Death-Dealing.

I know conservatives think free markets solve everything, but this is ridiculous. The Pentagon creates a futures market for terrorism in order to better predict possible attacks and assassinations. Um, somebody might want to tell the brass that these are basically called Dead Pools, and have been around for years now. Update: Well, that’s that, then.

Internecine Warfare.

As Dean scores another Internet coup and looks even more competitive in New Hampshire, the DLC tries to scare the left into submission with polls suggesting a mass defection of white males (veterans notwithstanding, I presume.) Perhaps it should be noted that Mark Penn is currently working for the Lieberman campaign. In related news, Jonathans Chait and Cohn debate Dean’s effect on the race in TNR. And, finally, John Edwards announces his health care plan in New Hampshire in Clintonesque fashion. (Veteran link via Follow Me Here.)

Breeding Shock Troops.

“‘How am I a closet Democrat? I’m racist, I love guns and I hate welfare.'” Michelle Goldberg of Salon checks out the college Republican convention in DC, and discovers many of the attendees to be exactly the bitter, troubled, pugnacious, and ignorant children you might expect (and as the study suggests.) “I’m a Republican because liberals make me sick,” says one deluded soul, for example, “I don’t like whiny people and tree-huggers.” (He then proceeds to whine incessantly about how affirmative action and taxes screwed him over.) Meanwhile, the “adults” at the convention spend their time fostering this hate in the name of the almighty buck. “Gene McDonald, who sold ‘No Muslims = No Terrorists’ bumper stickers at the Conservative Political Action Conference in January, was doing a brisk trade in ‘Bring Back the Blacklist’ T-shirts, mugs and mouse pads.” Scary stuff.

Avast!

For those of you desiring more creaky ships and cannon broadsides in the wake of Pirates of the Caribbean, the trailer for Master and Commander is now online. Speaking of Pirates, its success has helped make Johnny Depp the frontrunner for Tim Burton’s Willy Wonka remake. (Michael Keaton, another Burton favorite, had been previously rumored as the lead.) I say, if you’re going to do it, Depp’s the best bet.

Ballad of a Thin Man.

So I went down to the Angelika yesterday afternoon (always a strange experience – you can hear and feel the subway running under you during films) to catch Masked and Anonymous and, well, I can only recommend this film to two types of people: Hard-core Dylanologists, and those cinema completists who need to see Ed Harris in blackface. I consider myself a pretty heavy-duty Dylan fan, and even I was a bit bored at certain points. The movie is basically Dylan’s version of Waking Life, or what might happen if Bob had entered his own portal a la Being John Malkovich. All of the characters in the film speak in Dylanistic soliloquys (You actually get a very good sense of this from the website), and thus you end up with Giovanni Ribisi’s disquisition on war, Val Kilmer’s take on animals, etc. The movie takes place in a strange alternate present, where (I’m guessing) the revolutions of the Sixties went sour and ended up tearing the nation apart. Dylan’s dad seems to be the ailing leader of the Bearflag Republic or something, and…well, there’s no point in trying to explain it.

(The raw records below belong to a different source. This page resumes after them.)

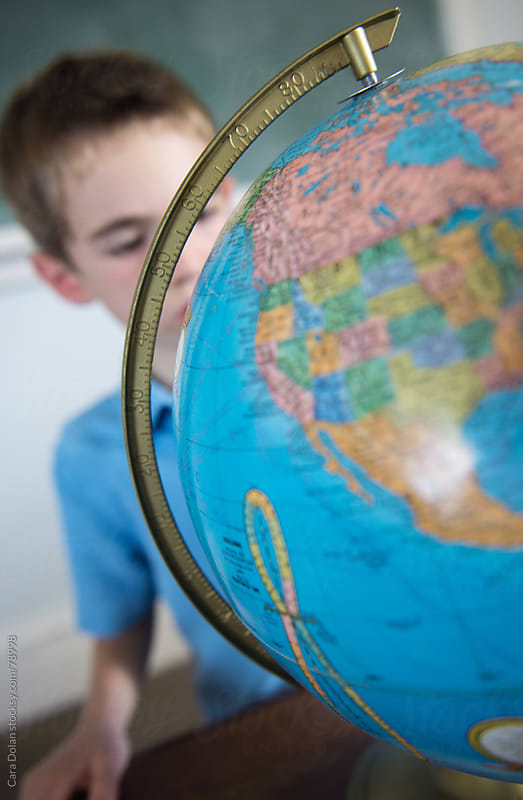 Boy in classroom looks at countries on a globe by Cara Dolan for Stocksy United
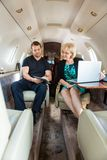 Business Colleagues Discussing On Private Jet Stock Image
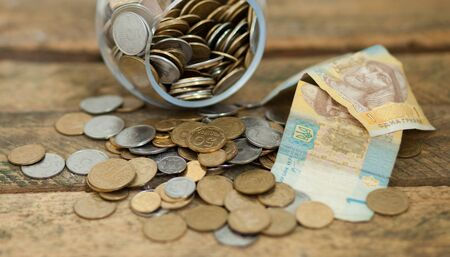 ukranian: A lot of ukrainian coins and hryvnas showing poverty in Ukraine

The movie is basically an extended riff on Dylan and Dylania…at (brief) moments it has the scope and absurdist grandeur of “Desolation Row,” “Idiot Wind,” or “It’s Alright Ma.” And some of the renditions of Dylan’s music, from the new “One More Cup of Coffee” to the acapella “The Times, They Are a Changin’” are truly beautiful. Most of the time, however, it fails to capture Dylan’s spark, and comes off flat and, well, embarrassing (particularly in some of the more questionable racial choices.) I think the extended monologues on life, death, and humanity are meant to have you dwell on the fundamental questions, but as the movie wore on I found myself contemplating altogether different queries: Did Chris Penn eat one of the Baldwins? Who would win in a caged deathmatch between Penelope Cruz and Audrey Tautou? Who knew it would end so badly between Walter and the Dude? When did Mickey Rourke turn into Billy Bob Thornton? So on, so on. I guess I’d recommend that Dylan fans see this film (particularly if you’ve sat through Renaldo & Clara), just to see where our man is at these days. (In fact, some Dylan fans seem to love it.) All in all, though, I can’t say I recommend the film as a film.

On another note, in the two hours I had to kill between this movie and seeing a friend’s (very good) band at the Baggot Inn, I stumbled upon a huge line at Tower Records, dutifully waiting to get Dave Gahan‘s signature. Times change, I guess. Ten years ago, I probably would have staked out this line with a handful of vinyl 12″ DM singles. Nowadays, I just skipped it in favor of Forbidden Planet and The Strand. Must be getting old.